Excerpt from a dataset
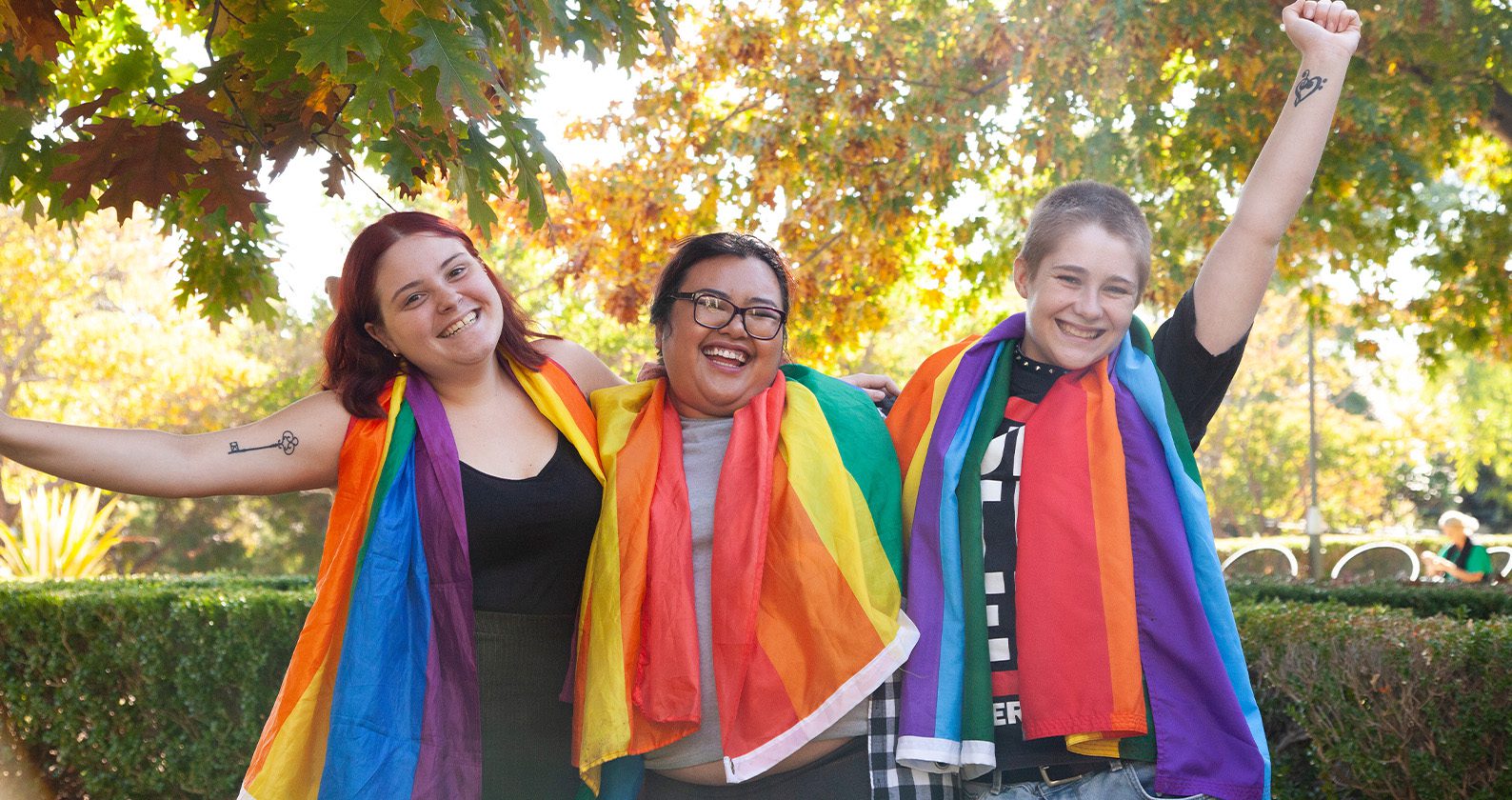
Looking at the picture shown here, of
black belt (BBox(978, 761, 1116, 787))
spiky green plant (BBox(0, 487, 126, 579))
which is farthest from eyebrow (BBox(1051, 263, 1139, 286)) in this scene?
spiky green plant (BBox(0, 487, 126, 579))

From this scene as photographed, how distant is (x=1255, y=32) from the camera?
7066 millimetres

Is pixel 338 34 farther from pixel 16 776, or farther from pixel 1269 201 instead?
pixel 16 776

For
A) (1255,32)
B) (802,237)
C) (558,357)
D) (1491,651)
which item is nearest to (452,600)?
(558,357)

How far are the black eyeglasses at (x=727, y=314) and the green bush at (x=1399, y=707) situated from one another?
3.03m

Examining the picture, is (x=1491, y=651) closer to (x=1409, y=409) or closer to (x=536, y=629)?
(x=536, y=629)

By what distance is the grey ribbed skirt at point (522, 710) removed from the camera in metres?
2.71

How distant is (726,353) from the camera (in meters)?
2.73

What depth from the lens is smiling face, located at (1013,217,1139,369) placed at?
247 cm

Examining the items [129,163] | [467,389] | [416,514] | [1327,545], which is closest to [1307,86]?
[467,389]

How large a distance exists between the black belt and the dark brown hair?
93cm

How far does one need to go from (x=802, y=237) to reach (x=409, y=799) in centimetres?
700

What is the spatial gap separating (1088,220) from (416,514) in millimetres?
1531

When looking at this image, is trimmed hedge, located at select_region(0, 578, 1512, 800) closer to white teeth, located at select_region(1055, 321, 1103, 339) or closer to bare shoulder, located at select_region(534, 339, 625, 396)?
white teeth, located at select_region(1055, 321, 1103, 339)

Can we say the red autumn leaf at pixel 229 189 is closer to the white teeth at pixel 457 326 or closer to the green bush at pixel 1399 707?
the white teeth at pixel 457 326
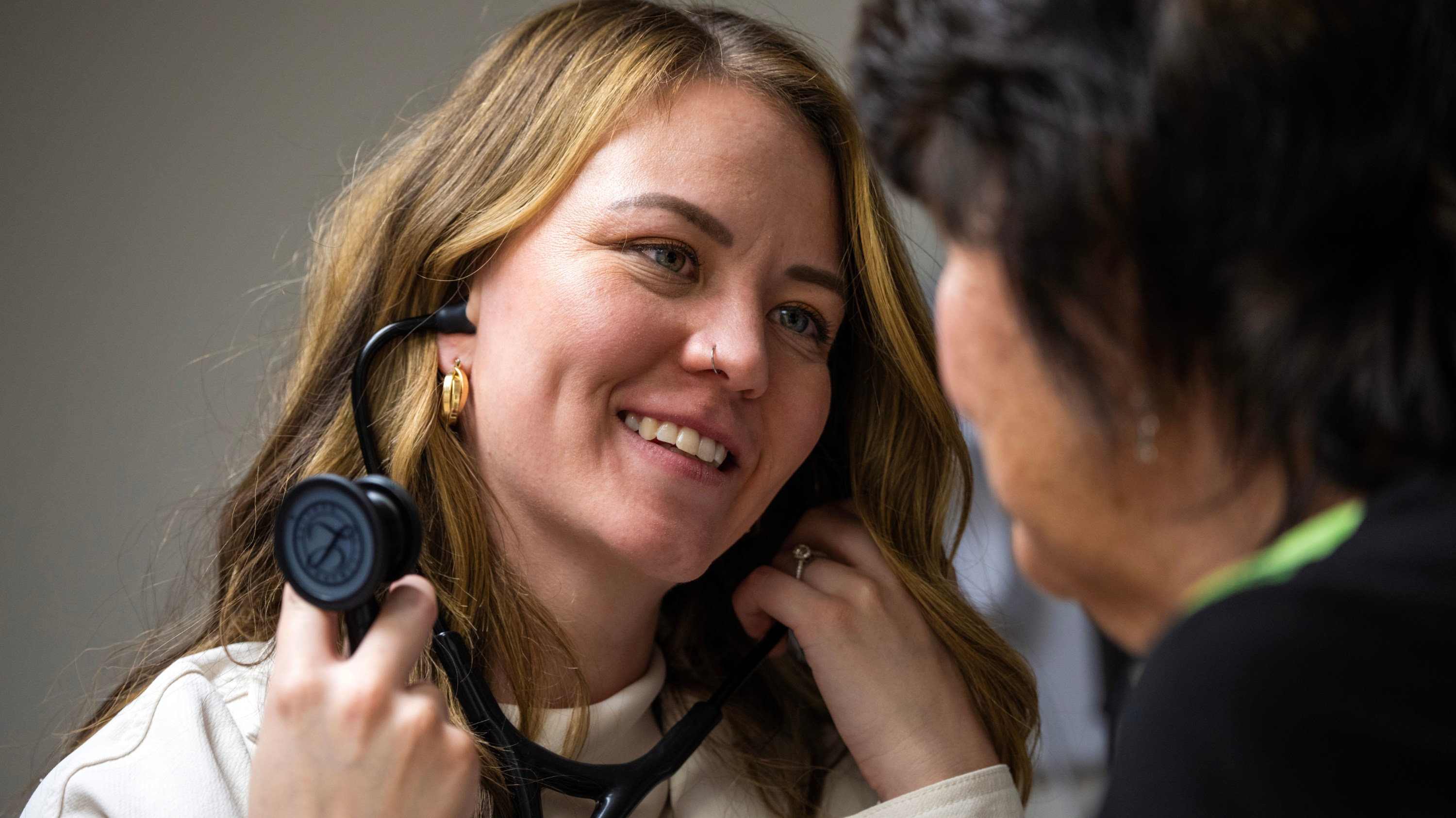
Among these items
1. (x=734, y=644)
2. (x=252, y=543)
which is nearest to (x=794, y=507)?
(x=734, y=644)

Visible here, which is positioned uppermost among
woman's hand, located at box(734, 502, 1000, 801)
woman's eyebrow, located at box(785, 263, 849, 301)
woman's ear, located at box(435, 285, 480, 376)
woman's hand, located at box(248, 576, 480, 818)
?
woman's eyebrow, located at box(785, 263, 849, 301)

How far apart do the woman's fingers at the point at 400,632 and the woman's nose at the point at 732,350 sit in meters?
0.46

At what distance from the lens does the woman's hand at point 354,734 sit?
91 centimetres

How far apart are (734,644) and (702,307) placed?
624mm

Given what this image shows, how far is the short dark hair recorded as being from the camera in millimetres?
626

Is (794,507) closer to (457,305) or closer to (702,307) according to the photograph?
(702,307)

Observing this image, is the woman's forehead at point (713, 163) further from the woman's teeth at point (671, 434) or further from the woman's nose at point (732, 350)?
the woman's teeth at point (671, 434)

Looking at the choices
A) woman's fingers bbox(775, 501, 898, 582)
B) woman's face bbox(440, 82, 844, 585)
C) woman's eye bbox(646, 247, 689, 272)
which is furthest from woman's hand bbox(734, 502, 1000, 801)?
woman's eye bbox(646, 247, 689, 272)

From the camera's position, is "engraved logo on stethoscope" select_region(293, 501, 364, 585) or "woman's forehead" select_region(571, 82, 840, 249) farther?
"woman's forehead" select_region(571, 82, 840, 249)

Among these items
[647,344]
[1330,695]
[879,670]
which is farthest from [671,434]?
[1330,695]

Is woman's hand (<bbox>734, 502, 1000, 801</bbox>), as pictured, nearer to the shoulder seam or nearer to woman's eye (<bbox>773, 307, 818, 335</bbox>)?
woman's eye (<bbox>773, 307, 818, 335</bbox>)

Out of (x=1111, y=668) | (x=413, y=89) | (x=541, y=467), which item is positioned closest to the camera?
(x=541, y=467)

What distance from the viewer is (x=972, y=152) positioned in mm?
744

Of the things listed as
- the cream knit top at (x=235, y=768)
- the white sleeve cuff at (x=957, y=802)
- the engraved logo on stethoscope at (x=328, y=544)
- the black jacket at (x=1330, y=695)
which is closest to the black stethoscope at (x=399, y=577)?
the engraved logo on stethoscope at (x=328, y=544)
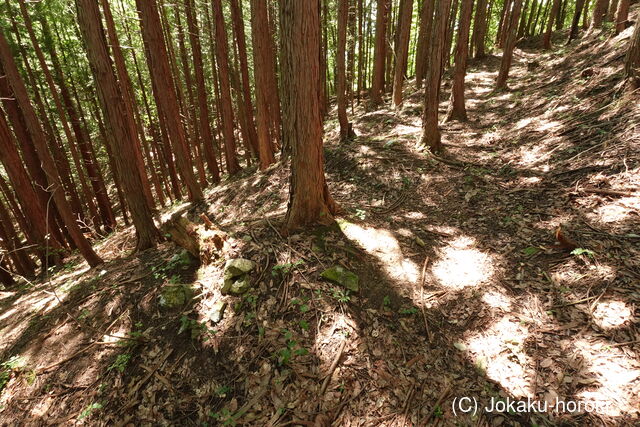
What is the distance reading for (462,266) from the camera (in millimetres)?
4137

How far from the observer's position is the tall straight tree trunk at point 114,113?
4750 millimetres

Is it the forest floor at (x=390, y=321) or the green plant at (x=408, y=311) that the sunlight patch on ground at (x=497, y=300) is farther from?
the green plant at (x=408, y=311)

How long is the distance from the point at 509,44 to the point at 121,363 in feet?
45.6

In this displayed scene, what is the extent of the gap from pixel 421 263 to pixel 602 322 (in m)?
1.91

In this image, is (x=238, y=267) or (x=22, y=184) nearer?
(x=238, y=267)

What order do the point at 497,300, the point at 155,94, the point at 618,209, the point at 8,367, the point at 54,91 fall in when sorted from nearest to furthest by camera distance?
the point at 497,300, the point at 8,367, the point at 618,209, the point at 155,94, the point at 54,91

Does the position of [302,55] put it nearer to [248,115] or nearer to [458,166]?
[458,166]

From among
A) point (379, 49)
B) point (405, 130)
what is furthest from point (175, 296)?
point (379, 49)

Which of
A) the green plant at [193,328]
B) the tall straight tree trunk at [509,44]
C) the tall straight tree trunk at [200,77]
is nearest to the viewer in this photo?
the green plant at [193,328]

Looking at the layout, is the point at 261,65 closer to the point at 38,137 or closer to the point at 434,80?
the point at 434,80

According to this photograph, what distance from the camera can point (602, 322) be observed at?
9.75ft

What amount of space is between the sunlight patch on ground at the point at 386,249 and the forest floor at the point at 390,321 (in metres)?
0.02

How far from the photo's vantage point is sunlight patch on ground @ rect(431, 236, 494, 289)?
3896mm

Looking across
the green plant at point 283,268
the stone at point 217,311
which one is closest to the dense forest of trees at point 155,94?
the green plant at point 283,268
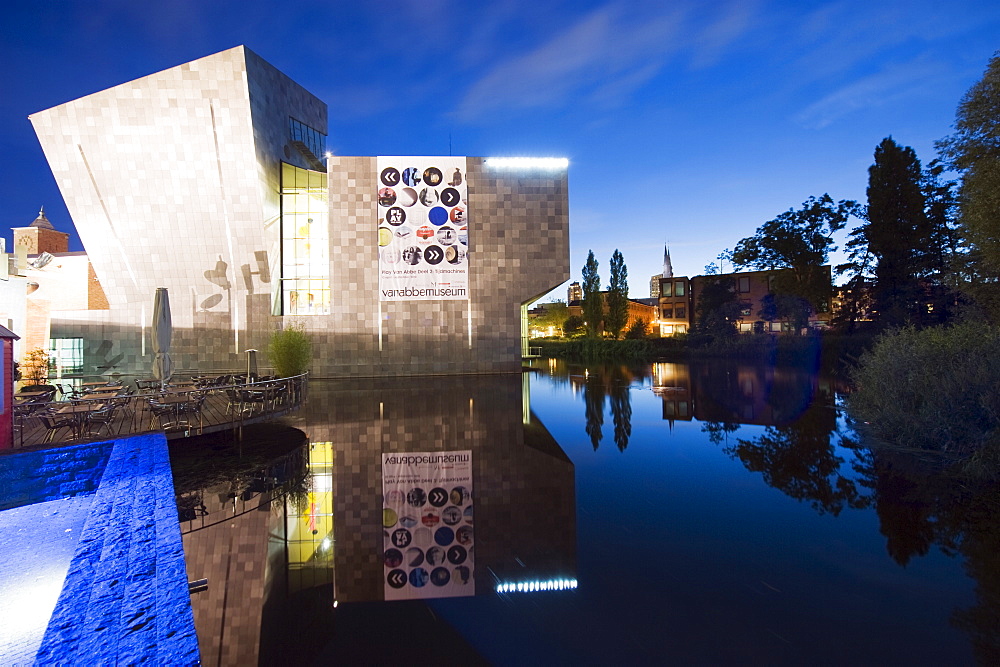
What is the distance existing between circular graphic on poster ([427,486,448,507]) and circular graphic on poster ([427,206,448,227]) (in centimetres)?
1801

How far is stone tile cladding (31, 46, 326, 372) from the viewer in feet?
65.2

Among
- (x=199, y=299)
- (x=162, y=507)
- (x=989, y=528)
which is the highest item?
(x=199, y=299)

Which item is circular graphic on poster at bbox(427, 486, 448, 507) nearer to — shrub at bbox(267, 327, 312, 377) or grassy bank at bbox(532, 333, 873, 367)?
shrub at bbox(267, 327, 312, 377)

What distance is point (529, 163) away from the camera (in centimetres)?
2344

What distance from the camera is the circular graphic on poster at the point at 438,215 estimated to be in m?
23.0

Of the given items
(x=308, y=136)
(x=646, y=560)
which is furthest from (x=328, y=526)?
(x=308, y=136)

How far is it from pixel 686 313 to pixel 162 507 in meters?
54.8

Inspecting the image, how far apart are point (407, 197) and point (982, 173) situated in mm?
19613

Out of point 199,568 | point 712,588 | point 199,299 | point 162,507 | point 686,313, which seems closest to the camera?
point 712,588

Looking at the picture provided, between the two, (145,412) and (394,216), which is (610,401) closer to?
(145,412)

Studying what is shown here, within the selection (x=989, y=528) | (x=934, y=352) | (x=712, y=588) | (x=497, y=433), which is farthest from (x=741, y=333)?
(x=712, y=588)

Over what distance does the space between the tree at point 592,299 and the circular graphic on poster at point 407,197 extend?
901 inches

**Set task:** All the lines above are to be reproduced exactly, except the pictures.

**Worked answer:**
Looking at the picture shown here, of
black belt (BBox(978, 761, 1116, 787))
spiky green plant (BBox(0, 487, 126, 579))
which is farthest from eyebrow (BBox(1051, 263, 1139, 286)) in this scene?
spiky green plant (BBox(0, 487, 126, 579))

From this scene as photographed, how distant is (x=1255, y=32) from the camera?
7066 millimetres

Is pixel 338 34 farther from pixel 16 776, or farther from pixel 1269 201 instead?
pixel 16 776

For
A) (1255,32)
B) (802,237)
C) (558,357)
D) (1491,651)
which item is nearest to (452,600)?
(558,357)

How far are the black eyeglasses at (x=727, y=314) and the green bush at (x=1399, y=707) situated from one another?
3.03m

Examining the picture, is (x=1491, y=651) closer to (x=1409, y=409) or closer to (x=536, y=629)?
(x=536, y=629)

By what distance is the grey ribbed skirt at point (522, 710) removed from the camera in metres?
2.71

How distant is (726,353) from the camera (in meters)?
2.73

What depth from the lens is smiling face, located at (1013,217,1139,369) placed at?
247 cm

Examining the items [129,163] | [467,389] | [416,514] | [1327,545], which is closest to [1307,86]?
[467,389]

How large a distance exists between the black belt and the dark brown hair?
93cm

How far does one need to go from (x=802, y=237) to reach (x=409, y=799) in centimetres?
700

What is the spatial gap separating (1088,220) from (416,514) in millimetres?
1531

When looking at this image, is trimmed hedge, located at select_region(0, 578, 1512, 800) closer to white teeth, located at select_region(1055, 321, 1103, 339) or closer to bare shoulder, located at select_region(534, 339, 625, 396)?
white teeth, located at select_region(1055, 321, 1103, 339)

Can we say the red autumn leaf at pixel 229 189 is closer to the white teeth at pixel 457 326 or closer to the green bush at pixel 1399 707?
the white teeth at pixel 457 326
Among these items
1. (x=734, y=644)
2. (x=252, y=543)
which is nearest to (x=794, y=507)?
(x=734, y=644)

Visible here, which is positioned uppermost among
woman's hand, located at box(734, 502, 1000, 801)
woman's eyebrow, located at box(785, 263, 849, 301)
woman's ear, located at box(435, 285, 480, 376)
woman's hand, located at box(248, 576, 480, 818)
?
woman's eyebrow, located at box(785, 263, 849, 301)

How far apart do the woman's fingers at the point at 400,632 and the woman's nose at the point at 732,350 sit in meters?
0.46

At what distance from the lens does the woman's hand at point 354,734 sit?
91 centimetres

How far apart are (734,644) and (702,307) placed?
624mm

Given what this image shows, how far is the short dark hair recorded as being from the camera in millimetres?
626

Is (794,507) closer to (457,305) or closer to (702,307) according to the photograph?
(702,307)

Observing this image, is the woman's forehead at point (713, 163) further from the woman's teeth at point (671, 434) or further from the woman's nose at point (732, 350)?
the woman's teeth at point (671, 434)

Looking at the choices
A) woman's fingers bbox(775, 501, 898, 582)
B) woman's face bbox(440, 82, 844, 585)
C) woman's eye bbox(646, 247, 689, 272)
which is furthest from woman's hand bbox(734, 502, 1000, 801)?
woman's eye bbox(646, 247, 689, 272)

From the camera's position, is "engraved logo on stethoscope" select_region(293, 501, 364, 585) or "woman's forehead" select_region(571, 82, 840, 249) farther?
"woman's forehead" select_region(571, 82, 840, 249)

Among these items
[647,344]
[1330,695]
[879,670]
which is farthest from [671,434]?
[1330,695]

Is woman's hand (<bbox>734, 502, 1000, 801</bbox>), as pictured, nearer to the shoulder seam or nearer to woman's eye (<bbox>773, 307, 818, 335</bbox>)?
woman's eye (<bbox>773, 307, 818, 335</bbox>)

Out of (x=1111, y=668) | (x=413, y=89) | (x=541, y=467), which item is positioned closest to the camera?
(x=541, y=467)

What distance from the viewer is (x=972, y=152) positioned in mm?
744

Of the things listed as
- the cream knit top at (x=235, y=768)
- the white sleeve cuff at (x=957, y=802)
- the engraved logo on stethoscope at (x=328, y=544)
- the black jacket at (x=1330, y=695)
which is closest to the black stethoscope at (x=399, y=577)?
the engraved logo on stethoscope at (x=328, y=544)
What is the distance reading for (462,266) from the camera (in millimetres)?
4137

How far from the observer's position is the tall straight tree trunk at point 114,113?
4750 millimetres

Is it the forest floor at (x=390, y=321) or the green plant at (x=408, y=311) that the sunlight patch on ground at (x=497, y=300) is farther from?
the green plant at (x=408, y=311)

How long is the distance from the point at 509,44 to the point at 121,363 in feet?
45.6

In this displayed scene, what is the extent of the gap from pixel 421 263 to pixel 602 322 (in m)?
1.91

In this image, is (x=238, y=267) or (x=22, y=184) nearer?
(x=238, y=267)

What order do the point at 497,300, the point at 155,94, the point at 618,209, the point at 8,367, the point at 54,91 fall in when sorted from nearest to furthest by camera distance?
the point at 497,300, the point at 8,367, the point at 618,209, the point at 155,94, the point at 54,91

Does the position of [302,55] put it nearer to [248,115] or nearer to [458,166]?
[458,166]

From among
A) point (379, 49)
B) point (405, 130)
what is furthest from point (175, 296)?
point (379, 49)

Which of
A) the green plant at [193,328]
B) the tall straight tree trunk at [509,44]
C) the tall straight tree trunk at [200,77]
is nearest to the viewer in this photo?
the green plant at [193,328]

Looking at the layout, is the point at 261,65 closer to the point at 38,137 or closer to the point at 434,80?
the point at 434,80

According to this photograph, what distance from the camera can point (602, 322) be observed at?
9.75ft

What amount of space is between the sunlight patch on ground at the point at 386,249 and the forest floor at the point at 390,321 (in metres)?
0.02

How far from the photo's vantage point is sunlight patch on ground @ rect(431, 236, 494, 289)?
3896mm

Looking across
the green plant at point 283,268
the stone at point 217,311
which one is closest to the dense forest of trees at point 155,94?
the green plant at point 283,268
What is the distance existing between circular graphic on poster ([427,486,448,507]) and circular graphic on poster ([427,206,448,227]) (in centimetres)?
1801

How far is stone tile cladding (31, 46, 326, 372) from the viewer in feet?
65.2

Among
- (x=199, y=299)
- (x=162, y=507)
- (x=989, y=528)
which is the highest item?
(x=199, y=299)

Which item is circular graphic on poster at bbox(427, 486, 448, 507) nearer to — shrub at bbox(267, 327, 312, 377) or grassy bank at bbox(532, 333, 873, 367)?
shrub at bbox(267, 327, 312, 377)

What distance is point (529, 163) away from the camera (in centimetres)?
2344

What distance from the camera is the circular graphic on poster at the point at 438,215 estimated to be in m?
23.0

Of the given items
(x=308, y=136)
(x=646, y=560)
which is furthest from (x=328, y=526)?
(x=308, y=136)

How far is it from pixel 686 313 to pixel 162 507 in meters?
54.8

Inspecting the image, how far apart are point (407, 197) and point (982, 173) situated in mm?
19613

Out of point 199,568 | point 712,588 | point 199,299 | point 162,507 | point 686,313, which seems closest to the camera?
point 712,588

Looking at the picture provided, between the two, (145,412) and (394,216), which is (610,401) closer to?
(145,412)

Studying what is shown here, within the selection (x=989, y=528) | (x=934, y=352) | (x=712, y=588) | (x=497, y=433), which is farthest from (x=741, y=333)?
(x=712, y=588)

Over what distance does the space between the tree at point 592,299 and the circular graphic on poster at point 407,197 extend?
901 inches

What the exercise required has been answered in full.